### Dettagli del compito
Ricopia per intero, senza alcuna modifica, il testo riportato qui sotto sugli effetti delle temperature sulla mortalità.

### Testo da leggere
Il lavoro dei ricercatori riporta al centro dell'attenzione un tema molto dibattuto negli ultimi anni, anche attraverso le tesi controverse dell'ambientalista danese Bjørn Lomborg, secondo cui i rischi del riscaldamento globale (global warming) per la salute dell'uomo sarebbero stati ampiamente sovrastimati.
PIÙ FREDDO CHE CALDO. «Sì dà spesso per scontato che le temperature eccezionali causino la maggior parte dei decessi, e quasi tutte le precedenti ricerche erano focalizzate sugli effetti delle ondate estreme di calore», spiega un coautore della ricerca, Antonio Gasparrini, della London School of Hygiene & Tropical Medicine. «I nostri risultati, che derivano dall'analisi del più grande set di dati di sempre sull'argomento, mostrano che la maggioranza delle morti si verificano in realtà nelle giornate moderatamente calde o fredde, con la maggior parte dei decessi determinati da temperature moderatamente fredde.»

### Dati di localizzazione spaziale
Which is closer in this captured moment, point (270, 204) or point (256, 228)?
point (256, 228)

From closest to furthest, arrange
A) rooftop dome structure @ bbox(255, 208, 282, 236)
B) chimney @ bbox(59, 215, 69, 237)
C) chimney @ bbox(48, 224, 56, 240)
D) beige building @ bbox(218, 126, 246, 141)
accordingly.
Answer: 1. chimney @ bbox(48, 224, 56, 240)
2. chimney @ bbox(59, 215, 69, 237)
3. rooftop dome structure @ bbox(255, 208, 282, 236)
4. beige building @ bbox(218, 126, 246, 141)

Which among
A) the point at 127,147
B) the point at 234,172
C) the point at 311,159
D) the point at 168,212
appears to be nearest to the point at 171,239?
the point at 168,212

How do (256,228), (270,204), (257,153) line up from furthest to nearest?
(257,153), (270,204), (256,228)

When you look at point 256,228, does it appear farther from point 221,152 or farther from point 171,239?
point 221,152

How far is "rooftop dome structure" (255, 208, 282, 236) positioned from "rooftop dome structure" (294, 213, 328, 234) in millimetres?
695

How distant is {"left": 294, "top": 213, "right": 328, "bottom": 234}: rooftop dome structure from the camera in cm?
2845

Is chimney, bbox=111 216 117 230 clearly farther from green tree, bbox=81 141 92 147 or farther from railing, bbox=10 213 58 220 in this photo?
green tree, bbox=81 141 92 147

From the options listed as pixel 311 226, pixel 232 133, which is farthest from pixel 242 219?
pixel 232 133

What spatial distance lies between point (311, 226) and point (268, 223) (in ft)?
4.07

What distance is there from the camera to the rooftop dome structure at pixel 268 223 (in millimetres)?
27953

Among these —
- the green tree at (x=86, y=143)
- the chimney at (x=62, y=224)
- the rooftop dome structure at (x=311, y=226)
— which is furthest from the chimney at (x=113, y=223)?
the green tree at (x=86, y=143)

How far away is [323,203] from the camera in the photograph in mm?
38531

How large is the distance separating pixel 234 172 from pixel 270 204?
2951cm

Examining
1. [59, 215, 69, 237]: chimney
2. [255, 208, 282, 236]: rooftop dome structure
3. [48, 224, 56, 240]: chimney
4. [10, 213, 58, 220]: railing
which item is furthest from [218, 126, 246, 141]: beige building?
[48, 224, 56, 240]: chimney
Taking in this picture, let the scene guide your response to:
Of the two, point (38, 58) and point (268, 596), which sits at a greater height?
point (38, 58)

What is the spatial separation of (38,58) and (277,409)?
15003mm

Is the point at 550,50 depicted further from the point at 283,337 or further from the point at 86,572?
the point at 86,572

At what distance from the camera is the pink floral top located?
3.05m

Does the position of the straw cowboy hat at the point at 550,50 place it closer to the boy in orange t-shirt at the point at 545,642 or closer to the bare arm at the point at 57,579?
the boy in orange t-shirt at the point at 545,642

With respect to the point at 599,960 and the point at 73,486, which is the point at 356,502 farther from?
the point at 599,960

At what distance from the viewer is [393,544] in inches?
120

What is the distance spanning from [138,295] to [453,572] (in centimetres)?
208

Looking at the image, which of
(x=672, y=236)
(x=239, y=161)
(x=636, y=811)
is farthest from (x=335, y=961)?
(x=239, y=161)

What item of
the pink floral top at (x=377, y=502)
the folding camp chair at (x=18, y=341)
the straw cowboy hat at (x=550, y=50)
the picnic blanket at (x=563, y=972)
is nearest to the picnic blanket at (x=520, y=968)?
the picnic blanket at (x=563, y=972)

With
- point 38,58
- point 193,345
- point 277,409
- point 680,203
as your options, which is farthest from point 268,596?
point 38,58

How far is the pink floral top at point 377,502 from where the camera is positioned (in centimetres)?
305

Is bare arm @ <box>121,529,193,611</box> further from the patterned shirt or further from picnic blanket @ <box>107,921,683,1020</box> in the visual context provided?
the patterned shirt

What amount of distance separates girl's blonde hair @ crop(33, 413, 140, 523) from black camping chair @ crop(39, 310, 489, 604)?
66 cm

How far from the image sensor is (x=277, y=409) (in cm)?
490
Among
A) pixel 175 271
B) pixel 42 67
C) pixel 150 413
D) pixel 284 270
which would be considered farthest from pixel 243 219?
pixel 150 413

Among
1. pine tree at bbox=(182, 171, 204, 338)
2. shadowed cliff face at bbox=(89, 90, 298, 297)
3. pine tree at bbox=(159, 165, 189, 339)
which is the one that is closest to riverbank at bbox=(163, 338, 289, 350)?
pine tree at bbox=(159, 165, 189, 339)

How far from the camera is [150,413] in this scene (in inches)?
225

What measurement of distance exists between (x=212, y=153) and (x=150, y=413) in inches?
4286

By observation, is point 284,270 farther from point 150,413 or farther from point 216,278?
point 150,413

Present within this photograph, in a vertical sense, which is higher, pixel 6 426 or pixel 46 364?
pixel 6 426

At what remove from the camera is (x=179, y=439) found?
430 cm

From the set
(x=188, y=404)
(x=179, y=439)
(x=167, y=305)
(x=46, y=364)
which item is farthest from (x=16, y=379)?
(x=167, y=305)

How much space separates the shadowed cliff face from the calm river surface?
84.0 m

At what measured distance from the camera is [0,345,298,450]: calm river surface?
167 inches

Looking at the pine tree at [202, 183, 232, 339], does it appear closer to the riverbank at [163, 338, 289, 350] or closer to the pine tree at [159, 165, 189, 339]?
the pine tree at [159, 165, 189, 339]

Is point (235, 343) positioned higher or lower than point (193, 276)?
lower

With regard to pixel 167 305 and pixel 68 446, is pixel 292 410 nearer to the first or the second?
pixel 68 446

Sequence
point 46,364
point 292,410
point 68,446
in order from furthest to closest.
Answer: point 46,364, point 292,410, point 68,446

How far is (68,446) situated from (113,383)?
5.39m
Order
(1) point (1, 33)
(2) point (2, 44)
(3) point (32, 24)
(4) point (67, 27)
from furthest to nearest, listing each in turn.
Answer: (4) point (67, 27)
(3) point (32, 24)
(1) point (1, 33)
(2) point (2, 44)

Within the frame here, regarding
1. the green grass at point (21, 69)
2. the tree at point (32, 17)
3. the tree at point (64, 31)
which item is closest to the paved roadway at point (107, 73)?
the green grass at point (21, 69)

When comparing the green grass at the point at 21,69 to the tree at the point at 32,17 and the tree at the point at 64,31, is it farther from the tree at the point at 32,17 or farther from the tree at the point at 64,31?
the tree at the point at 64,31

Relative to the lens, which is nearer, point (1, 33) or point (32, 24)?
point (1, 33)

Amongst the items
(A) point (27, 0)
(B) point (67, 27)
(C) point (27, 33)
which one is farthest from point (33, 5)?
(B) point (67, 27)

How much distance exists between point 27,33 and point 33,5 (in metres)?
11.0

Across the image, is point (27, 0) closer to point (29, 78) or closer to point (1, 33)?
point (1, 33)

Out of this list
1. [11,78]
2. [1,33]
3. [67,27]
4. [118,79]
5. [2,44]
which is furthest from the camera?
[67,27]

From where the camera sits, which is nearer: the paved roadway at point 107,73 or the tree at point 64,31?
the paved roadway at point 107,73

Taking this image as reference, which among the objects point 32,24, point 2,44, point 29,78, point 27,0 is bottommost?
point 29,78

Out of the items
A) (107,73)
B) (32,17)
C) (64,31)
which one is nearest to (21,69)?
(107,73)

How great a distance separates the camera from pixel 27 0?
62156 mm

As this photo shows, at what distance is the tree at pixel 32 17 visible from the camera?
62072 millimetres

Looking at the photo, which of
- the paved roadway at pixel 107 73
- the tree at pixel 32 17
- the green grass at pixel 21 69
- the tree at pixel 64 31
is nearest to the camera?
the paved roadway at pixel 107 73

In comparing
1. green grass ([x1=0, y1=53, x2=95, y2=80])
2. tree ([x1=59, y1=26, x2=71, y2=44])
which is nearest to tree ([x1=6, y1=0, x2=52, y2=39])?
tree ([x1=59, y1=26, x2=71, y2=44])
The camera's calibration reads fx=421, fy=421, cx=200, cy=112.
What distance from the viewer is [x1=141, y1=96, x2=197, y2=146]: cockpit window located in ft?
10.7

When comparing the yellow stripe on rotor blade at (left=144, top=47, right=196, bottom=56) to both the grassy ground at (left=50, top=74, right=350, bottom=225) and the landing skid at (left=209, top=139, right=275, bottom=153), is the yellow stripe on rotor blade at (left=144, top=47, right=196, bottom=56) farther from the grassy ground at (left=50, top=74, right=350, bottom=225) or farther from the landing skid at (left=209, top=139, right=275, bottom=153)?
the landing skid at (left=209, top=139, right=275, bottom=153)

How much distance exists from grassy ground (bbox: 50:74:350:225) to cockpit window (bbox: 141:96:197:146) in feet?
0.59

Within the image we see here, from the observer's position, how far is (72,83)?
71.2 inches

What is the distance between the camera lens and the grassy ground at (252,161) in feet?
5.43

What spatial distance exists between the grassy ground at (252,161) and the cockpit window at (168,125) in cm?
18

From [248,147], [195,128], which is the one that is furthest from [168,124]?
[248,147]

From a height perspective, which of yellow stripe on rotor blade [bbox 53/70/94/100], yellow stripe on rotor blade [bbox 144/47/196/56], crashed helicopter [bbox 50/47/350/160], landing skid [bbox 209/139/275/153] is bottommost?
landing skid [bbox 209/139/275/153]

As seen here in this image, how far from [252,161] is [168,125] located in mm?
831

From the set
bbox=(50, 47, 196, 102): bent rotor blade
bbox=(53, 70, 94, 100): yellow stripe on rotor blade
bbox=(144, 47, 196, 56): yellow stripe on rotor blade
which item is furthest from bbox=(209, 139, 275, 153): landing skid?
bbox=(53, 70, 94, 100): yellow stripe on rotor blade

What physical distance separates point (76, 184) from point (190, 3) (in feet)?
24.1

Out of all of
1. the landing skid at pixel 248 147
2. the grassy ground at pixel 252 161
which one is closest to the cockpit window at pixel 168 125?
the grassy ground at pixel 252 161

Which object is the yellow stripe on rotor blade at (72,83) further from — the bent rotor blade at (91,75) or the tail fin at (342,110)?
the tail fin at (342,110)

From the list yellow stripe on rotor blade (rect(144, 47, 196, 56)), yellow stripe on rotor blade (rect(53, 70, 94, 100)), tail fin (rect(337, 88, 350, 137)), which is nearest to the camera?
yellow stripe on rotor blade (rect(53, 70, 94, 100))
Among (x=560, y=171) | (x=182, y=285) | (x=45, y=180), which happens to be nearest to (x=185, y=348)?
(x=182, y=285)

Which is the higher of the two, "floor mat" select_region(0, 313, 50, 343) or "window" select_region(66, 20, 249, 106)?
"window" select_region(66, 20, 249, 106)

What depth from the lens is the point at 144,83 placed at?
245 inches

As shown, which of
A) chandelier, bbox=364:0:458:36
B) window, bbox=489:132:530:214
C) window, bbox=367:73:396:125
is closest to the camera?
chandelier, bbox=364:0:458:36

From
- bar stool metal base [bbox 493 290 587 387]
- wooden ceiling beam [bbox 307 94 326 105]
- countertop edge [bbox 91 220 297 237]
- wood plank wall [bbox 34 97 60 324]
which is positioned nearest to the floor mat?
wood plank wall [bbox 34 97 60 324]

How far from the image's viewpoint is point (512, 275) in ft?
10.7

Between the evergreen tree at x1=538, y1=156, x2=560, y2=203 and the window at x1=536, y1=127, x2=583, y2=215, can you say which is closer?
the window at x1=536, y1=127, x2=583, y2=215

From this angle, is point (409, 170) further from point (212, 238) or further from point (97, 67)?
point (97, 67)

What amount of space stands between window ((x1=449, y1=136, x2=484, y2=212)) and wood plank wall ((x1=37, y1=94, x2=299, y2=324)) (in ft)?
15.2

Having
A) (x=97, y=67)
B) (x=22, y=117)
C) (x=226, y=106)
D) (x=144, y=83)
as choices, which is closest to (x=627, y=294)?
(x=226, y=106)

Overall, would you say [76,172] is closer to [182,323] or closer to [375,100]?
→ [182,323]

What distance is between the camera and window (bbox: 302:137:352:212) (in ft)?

### Soluzione scritta
Il lavoro dei ricercatori riporta al centro dell'attenzione un tema molto dibattuto negli ultimi anni, anche attraverso le tesi controverse dell'ambientalista danese Bjørn Lomborg, secondo cui i rischi del riscaldamento globale (global warming) per la salute dell'uomo sarebbero stati ampiamente sovrastimati.
PIÙ FREDDO CHE CALDO. «Sì dà spesso per scontato che le temperature eccezionali causino la maggior parte dei decessi, e quasi tutte le precedenti ricerche erano focalizzate sugli effetti delle ondate estreme di calore», spiega un coautore della ricerca, Antonio Gasparrini, della London School of Hygiene & Tropical Medicine. «I nostri risultati, che derivano dall'analisi del più grande set di dati di sempre sull'argomento, mostrano che la maggioranza delle morti si verificano in realtà nelle giornate moderatamente calde o fredde, con la maggior parte dei decessi determinati da temperature moderatamente fredde.»